The lectures said that the reward is a function of the state (“Mars rover example” @ time 5:24) but in the lunar landing assignment (C3_W3_A1_Assignment), the two last rewards in the list concern firing engines which are actions not state. Here are excerpts from the assignment that show the state vector does not include firing engines:
3.2 Observation Space
The agent’s observation space consists of a state vector with 8 variables:
- Its (𝑥,𝑦) coordinates. The landing pad is always at coordinates (0,0).

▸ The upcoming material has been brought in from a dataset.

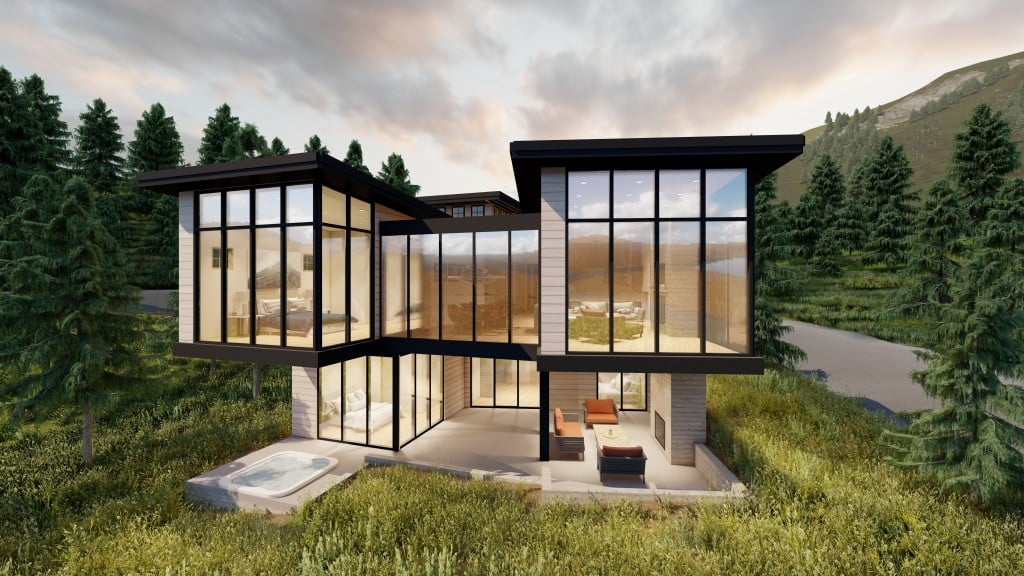 Why Architectural Rendering is Important for Creating Your Dream Home -  Mountain Living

- Its linear velocities (𝑥˙,𝑦˙).
- Its angle 𝜃.
- Its angular velocity 𝜃˙.
- Two booleans, 𝑙 and 𝑟, that represent whether each leg is in contact with the ground or not.
3.3 Rewards
The Lunar Lander environment has the following reward system:
- Landing on the landing pad and coming to rest is about 100-140 points.
- If the lander moves away from the landing pad, it loses reward.
- If the lander crashes, it receives -100 points.
- If the lander comes to rest, it receives +100 points.
- Each leg with ground contact is +10 points.
- Firing the main engine is -0.3 points each frame. <== THIS IS AN ACTION NOT A STATE
- Firing the side engine is -0.03 points each frame. <== THIS IS AN ACTION NOT A STATE
Since firing engines are not part of the state, how does R(s) reward engine firing?